Verified invertible lexer using regular expressions and DFAs

In this project, we explore the concept of invertibility applied to serialisation and lexing frameworks. Recall that, on one hand, serialisation is the process of taking a data structure and writing it to a bit array while parsing is the reverse operation, i.e., reading the bit array and constructing the data structure back. While lexing, on the other hand, is the process of reading a stream of characters and splitting them into tokens, by following a list of given rules. While used in different applications, both are similar in their abstract operation: they both take a list of simple characters and extract a more complex structure. Applications in which these two operations are used are different but they share a need for the invertibility of the process. For example, when tokenising a code file that was prettyprinted by a compiler, one would expect to get the same sequence of tokens. Similarly, when a spacecraft sends scientific data to the ground, one would expect the parsed data to be the same as the one serialised by the spacecraft. The idea of this project is to explore the idea of having a framework capable of generating parser/serialiser or lexer/prettyprinter pairs with a formally verified notion of invertibility. We first explore related works and frameworks. After that, we present our verified lexer framework developed in Scala and verified using the Stainless framework1. We explain the implementation choices we make and present the specifications and their proofs. The code of the lexer with the proofs is available on Github2. The main branch contains the regular expression (called regex from now on) matcher version and the verified Computable Languages while the dfa match branch contains the version using the DFA matcher.

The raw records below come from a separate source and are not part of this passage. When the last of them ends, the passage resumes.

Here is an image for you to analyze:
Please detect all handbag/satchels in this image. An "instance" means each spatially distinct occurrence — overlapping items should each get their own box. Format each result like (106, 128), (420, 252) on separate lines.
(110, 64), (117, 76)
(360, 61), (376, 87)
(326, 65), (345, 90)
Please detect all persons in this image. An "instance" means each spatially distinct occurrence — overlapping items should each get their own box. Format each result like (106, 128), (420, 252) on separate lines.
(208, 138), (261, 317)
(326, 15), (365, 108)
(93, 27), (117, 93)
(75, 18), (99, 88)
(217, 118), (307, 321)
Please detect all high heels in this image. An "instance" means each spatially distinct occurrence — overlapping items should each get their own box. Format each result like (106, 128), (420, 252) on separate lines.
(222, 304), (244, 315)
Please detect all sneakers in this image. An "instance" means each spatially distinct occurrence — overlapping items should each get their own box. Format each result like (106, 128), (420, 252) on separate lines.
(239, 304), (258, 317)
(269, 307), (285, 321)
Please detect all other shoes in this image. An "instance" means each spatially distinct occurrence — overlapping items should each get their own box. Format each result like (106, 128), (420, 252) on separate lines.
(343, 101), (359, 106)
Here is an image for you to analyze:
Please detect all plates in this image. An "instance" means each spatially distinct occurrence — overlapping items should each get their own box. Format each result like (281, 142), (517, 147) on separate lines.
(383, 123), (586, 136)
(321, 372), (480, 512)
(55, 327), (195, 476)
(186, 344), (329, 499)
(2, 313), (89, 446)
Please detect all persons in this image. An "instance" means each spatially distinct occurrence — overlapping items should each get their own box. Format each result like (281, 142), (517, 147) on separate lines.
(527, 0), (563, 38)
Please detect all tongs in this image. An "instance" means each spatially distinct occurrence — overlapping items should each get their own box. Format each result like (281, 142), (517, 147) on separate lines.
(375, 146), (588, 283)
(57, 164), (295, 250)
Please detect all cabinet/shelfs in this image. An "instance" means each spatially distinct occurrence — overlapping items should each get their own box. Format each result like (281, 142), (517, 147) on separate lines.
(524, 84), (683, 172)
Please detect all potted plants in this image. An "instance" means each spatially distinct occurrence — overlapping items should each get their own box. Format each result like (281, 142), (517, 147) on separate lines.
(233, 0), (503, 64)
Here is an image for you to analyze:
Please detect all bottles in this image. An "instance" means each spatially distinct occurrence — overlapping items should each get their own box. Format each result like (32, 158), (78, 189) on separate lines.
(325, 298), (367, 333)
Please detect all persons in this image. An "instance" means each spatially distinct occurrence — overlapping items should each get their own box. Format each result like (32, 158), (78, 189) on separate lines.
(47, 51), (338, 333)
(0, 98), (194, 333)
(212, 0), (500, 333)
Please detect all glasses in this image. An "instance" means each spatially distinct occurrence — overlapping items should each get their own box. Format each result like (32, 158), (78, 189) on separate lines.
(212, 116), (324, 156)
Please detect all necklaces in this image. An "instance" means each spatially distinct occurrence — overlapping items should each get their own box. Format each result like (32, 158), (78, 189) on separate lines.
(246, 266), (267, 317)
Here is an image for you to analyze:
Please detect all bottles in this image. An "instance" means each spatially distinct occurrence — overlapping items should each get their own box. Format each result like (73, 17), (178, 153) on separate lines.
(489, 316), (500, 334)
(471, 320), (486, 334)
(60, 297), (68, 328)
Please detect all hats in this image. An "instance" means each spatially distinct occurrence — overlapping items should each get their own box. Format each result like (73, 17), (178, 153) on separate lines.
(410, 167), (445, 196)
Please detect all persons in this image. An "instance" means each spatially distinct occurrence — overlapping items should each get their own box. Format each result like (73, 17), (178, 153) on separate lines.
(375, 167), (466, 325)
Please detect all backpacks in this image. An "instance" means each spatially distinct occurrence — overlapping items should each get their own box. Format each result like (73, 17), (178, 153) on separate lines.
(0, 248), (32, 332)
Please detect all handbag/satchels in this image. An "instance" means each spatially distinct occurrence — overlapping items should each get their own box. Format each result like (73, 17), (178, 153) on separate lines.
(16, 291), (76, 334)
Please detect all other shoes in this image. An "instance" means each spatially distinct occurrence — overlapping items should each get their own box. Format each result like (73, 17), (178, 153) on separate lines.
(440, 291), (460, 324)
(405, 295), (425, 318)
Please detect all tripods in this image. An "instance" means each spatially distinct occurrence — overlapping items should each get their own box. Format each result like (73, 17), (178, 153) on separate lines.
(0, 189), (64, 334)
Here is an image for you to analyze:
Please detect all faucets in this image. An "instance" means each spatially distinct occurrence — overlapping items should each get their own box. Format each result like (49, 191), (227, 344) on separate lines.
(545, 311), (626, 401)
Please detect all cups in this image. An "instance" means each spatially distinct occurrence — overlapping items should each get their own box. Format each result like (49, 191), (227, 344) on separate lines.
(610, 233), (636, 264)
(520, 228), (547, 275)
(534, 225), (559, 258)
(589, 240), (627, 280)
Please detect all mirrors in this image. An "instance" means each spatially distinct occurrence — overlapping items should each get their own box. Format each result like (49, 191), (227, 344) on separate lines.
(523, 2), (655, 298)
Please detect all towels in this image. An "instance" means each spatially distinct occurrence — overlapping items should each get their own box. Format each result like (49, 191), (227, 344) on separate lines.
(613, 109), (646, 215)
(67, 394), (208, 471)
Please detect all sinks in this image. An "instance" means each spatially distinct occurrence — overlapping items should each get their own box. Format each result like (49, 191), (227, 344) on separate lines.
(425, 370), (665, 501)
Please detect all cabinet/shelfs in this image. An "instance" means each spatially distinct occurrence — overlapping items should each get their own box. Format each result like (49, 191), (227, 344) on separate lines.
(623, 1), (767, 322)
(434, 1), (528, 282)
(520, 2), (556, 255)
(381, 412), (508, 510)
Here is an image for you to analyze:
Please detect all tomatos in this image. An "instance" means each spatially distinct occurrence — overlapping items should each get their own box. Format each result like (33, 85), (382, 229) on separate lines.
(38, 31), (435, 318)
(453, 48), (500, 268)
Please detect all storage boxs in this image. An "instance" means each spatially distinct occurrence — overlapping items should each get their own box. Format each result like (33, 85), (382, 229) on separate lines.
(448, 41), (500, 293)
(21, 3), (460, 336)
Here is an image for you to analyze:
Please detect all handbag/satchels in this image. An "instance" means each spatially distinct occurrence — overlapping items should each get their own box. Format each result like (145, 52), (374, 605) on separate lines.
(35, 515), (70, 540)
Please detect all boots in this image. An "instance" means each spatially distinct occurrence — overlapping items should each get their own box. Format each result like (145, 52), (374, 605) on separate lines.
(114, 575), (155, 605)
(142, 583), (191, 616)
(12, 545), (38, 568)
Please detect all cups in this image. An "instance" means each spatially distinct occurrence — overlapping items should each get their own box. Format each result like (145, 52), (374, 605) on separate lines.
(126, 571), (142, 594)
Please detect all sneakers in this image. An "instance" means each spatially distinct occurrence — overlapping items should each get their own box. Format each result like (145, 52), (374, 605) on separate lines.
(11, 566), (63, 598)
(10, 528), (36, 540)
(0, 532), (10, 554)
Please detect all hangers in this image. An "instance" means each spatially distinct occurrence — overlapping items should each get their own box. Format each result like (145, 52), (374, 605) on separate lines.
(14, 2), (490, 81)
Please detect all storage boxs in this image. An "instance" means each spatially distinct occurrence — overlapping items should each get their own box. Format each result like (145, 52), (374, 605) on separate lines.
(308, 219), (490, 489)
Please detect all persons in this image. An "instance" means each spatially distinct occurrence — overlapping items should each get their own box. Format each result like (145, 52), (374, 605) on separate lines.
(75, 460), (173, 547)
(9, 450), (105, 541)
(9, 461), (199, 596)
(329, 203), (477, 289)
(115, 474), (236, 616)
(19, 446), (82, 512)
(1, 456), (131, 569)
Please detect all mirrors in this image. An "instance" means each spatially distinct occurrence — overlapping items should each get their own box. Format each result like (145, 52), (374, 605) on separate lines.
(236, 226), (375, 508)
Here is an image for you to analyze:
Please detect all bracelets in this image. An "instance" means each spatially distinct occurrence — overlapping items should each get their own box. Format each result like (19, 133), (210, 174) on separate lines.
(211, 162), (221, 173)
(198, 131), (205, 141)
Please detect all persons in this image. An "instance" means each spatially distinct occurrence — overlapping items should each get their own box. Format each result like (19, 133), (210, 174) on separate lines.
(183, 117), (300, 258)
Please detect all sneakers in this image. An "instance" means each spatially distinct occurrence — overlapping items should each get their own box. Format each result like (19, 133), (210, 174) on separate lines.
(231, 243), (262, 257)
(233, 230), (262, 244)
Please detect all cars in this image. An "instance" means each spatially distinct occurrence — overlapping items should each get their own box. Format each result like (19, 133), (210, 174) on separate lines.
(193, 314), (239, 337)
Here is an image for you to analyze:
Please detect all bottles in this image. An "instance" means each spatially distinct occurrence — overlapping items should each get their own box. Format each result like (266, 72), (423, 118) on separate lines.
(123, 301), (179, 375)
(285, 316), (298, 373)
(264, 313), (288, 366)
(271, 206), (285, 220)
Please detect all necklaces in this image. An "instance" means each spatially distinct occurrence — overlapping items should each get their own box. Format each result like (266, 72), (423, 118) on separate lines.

翻译：本项目探讨可逆性在序列化与词法分析框架中的应用。一方面，序列化是将数据结构转换为比特数组的过程，而解析是其逆操作，即读取比特数组并重建数据结构。另一方面，词法分析是通过给定规则读取字符流并将其拆分为词法单元的过程。尽管应用场景不同，两者在抽象操作层面具有相似性：皆以简单字符序列为输入，提取更复杂的结构。虽然这两种操作的应用领域各异，但均对过程可逆性存在共同需求。例如，对经编译器格式化输出的代码文件进行词法分析时，应获得与原文件一致的词法单元序列；同理，当航天器向地面传输科学数据时，解析所得数据应与航天器序列化的原始数据完全相同。本项目旨在构建能够生成具备形式化验证可逆性的解析器/序列化器或词法分析器/格式化输出器对偶的框架。我们首先综述相关研究与现有框架，随后展示基于Scala开发并利用Stainless框架验证的可逆词法分析器框架。文中详细阐述了实现方案的选择依据，并给出了形式化规范及其证明过程。包含验证代码的词法分析器已在Github开源：主分支提供基于正则表达式（下文简称regex）匹配器的实现及已验证的可计算语言模块，dfa_match分支则包含采用DFA匹配器的版本。